Task to carry out = Copy the rows word for word, starting with the line that contains "By looking at" and going on through the last of the rows, leaving out the pictures.
###
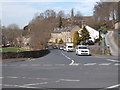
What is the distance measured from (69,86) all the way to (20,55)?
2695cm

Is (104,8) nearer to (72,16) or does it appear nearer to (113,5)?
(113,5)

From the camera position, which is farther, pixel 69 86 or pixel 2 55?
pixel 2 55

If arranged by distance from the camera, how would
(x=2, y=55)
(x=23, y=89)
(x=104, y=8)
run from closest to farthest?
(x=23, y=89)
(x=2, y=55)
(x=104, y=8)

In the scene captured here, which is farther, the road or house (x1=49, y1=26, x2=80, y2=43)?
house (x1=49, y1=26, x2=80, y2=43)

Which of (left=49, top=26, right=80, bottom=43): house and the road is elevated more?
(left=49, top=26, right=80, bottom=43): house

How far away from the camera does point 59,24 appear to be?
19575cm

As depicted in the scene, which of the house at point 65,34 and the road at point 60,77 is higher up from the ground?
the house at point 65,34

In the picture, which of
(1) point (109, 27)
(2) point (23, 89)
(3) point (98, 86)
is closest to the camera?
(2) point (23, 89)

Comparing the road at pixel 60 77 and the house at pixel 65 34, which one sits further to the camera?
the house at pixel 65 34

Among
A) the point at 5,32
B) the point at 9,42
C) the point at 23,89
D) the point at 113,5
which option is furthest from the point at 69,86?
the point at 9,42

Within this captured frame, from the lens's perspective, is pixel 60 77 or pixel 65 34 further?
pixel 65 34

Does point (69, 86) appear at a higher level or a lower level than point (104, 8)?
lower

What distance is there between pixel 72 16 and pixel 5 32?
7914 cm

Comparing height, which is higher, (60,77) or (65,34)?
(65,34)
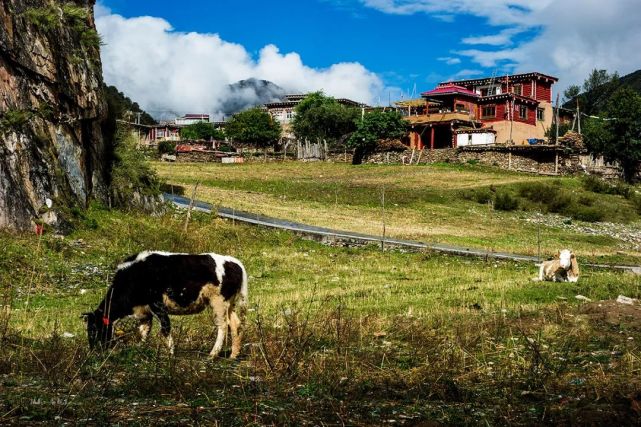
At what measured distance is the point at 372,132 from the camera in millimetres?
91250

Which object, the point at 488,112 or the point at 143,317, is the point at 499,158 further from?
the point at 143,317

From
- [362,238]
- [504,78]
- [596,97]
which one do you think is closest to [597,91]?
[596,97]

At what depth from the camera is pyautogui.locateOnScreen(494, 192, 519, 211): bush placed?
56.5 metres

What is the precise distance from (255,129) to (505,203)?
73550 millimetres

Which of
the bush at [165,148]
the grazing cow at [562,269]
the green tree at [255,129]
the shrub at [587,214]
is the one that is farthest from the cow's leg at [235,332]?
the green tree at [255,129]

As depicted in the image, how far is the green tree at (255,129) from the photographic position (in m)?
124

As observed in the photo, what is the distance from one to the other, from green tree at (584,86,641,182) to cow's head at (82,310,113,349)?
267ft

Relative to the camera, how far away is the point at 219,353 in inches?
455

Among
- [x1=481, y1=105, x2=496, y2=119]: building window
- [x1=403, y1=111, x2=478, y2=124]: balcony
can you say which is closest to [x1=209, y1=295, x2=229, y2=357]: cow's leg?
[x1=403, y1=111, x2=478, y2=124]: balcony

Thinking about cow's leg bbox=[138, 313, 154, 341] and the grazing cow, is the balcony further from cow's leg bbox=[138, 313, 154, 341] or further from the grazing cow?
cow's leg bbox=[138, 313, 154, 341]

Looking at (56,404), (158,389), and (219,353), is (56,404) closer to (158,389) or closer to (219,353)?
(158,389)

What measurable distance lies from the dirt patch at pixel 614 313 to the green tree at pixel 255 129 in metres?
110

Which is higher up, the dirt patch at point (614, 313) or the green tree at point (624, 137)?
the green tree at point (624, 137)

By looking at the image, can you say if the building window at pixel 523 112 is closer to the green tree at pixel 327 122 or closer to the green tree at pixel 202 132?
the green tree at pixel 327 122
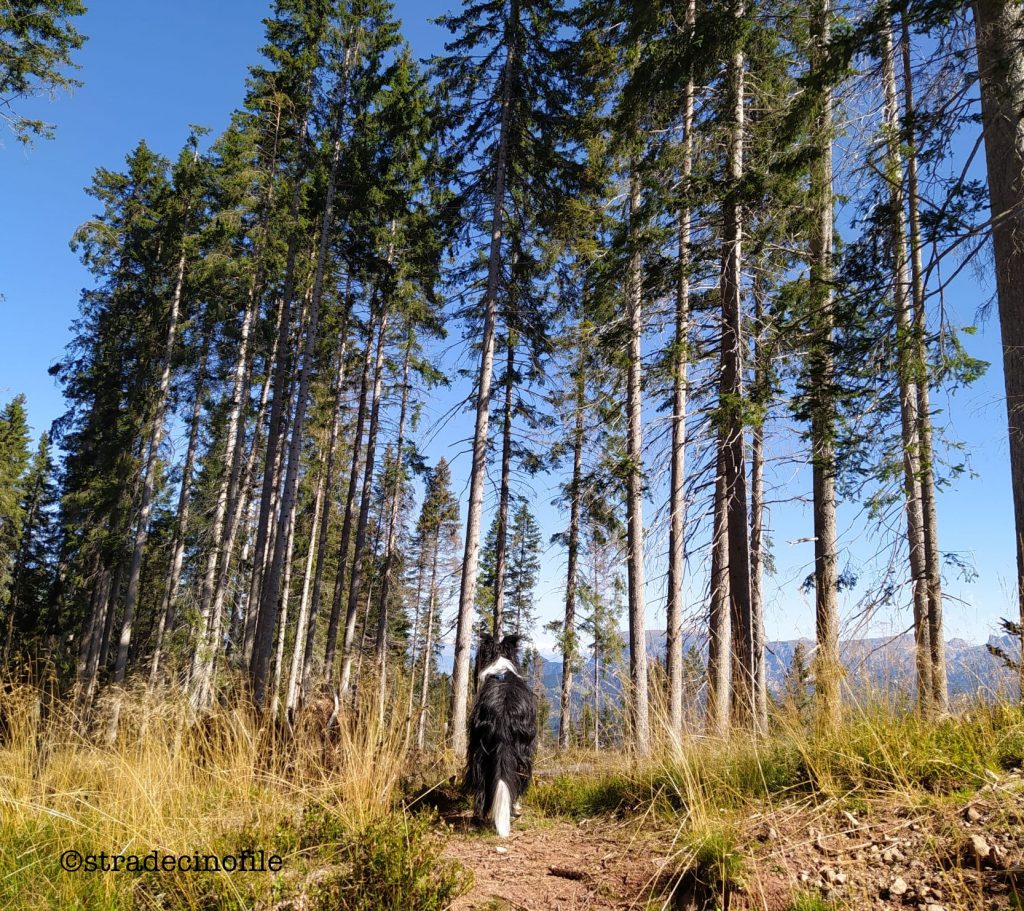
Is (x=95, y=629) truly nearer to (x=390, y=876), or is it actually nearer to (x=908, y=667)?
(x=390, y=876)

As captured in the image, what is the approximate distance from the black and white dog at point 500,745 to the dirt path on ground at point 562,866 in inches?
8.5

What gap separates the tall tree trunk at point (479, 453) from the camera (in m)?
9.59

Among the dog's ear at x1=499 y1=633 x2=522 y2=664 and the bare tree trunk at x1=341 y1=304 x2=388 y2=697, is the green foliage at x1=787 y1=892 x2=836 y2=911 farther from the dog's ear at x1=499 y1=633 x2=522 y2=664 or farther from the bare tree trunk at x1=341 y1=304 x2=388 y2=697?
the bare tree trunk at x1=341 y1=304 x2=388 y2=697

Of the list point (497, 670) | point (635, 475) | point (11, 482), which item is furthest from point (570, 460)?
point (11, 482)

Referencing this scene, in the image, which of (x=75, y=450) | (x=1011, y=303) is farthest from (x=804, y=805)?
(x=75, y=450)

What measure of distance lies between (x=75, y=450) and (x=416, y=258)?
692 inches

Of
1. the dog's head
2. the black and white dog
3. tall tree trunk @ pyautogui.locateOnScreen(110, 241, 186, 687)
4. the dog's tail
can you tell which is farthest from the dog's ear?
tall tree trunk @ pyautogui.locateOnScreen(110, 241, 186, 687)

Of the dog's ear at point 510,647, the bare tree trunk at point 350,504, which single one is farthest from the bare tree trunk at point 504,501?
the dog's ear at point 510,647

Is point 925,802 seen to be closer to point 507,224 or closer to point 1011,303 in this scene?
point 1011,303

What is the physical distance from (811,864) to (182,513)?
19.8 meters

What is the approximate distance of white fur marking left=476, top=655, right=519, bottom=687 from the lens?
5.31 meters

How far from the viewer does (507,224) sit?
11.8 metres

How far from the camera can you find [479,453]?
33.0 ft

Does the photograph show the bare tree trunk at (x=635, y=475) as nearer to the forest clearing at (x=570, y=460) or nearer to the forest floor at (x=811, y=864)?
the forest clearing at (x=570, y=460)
###
Task answer =
By looking at the image, can you say if the building window at pixel 523 112 is closer to the green tree at pixel 327 122 or closer to the green tree at pixel 202 132?
the green tree at pixel 327 122
Is (x=95, y=629) truly nearer to (x=390, y=876), or is it actually nearer to (x=908, y=667)?
(x=390, y=876)

As captured in the image, what is the approximate distance from the black and white dog at point 500,745 to the dirt path on ground at point 562,866 in inches?
8.5

What gap separates the tall tree trunk at point (479, 453) from the camera (in m)?
9.59

Among the dog's ear at x1=499 y1=633 x2=522 y2=664 and the bare tree trunk at x1=341 y1=304 x2=388 y2=697, is the green foliage at x1=787 y1=892 x2=836 y2=911 farther from the dog's ear at x1=499 y1=633 x2=522 y2=664 or farther from the bare tree trunk at x1=341 y1=304 x2=388 y2=697?
the bare tree trunk at x1=341 y1=304 x2=388 y2=697

Of the list point (497, 670) | point (635, 475) | point (11, 482), which item is furthest from point (570, 460)?
point (11, 482)

Referencing this scene, in the image, which of (x=75, y=450) | (x=1011, y=303) is farthest from (x=804, y=805)?
(x=75, y=450)

What measure of distance lies between (x=75, y=450) and (x=416, y=258)?
692 inches

Of
1. the dog's head
2. the black and white dog
3. tall tree trunk @ pyautogui.locateOnScreen(110, 241, 186, 687)
4. the dog's tail
can you tell which is farthest from the dog's ear?
tall tree trunk @ pyautogui.locateOnScreen(110, 241, 186, 687)

Of the dog's ear at point 510,647, the bare tree trunk at point 350,504, which single one is farthest from the bare tree trunk at point 504,501?
the dog's ear at point 510,647

Is point 925,802 seen to be closer to point 507,224 or closer to point 1011,303 in this scene?
point 1011,303

What is the physical distance from (811,864) to (182,513)?
19.8 meters

What is the approximate distance of white fur marking left=476, top=655, right=519, bottom=687 from the lens?
5.31 meters

How far from the viewer does (507,224) sit?
11.8 metres

How far from the camera can you find [479,453]?
33.0 ft

Does the photograph show the bare tree trunk at (x=635, y=475) as nearer to the forest clearing at (x=570, y=460) or nearer to the forest floor at (x=811, y=864)?
the forest clearing at (x=570, y=460)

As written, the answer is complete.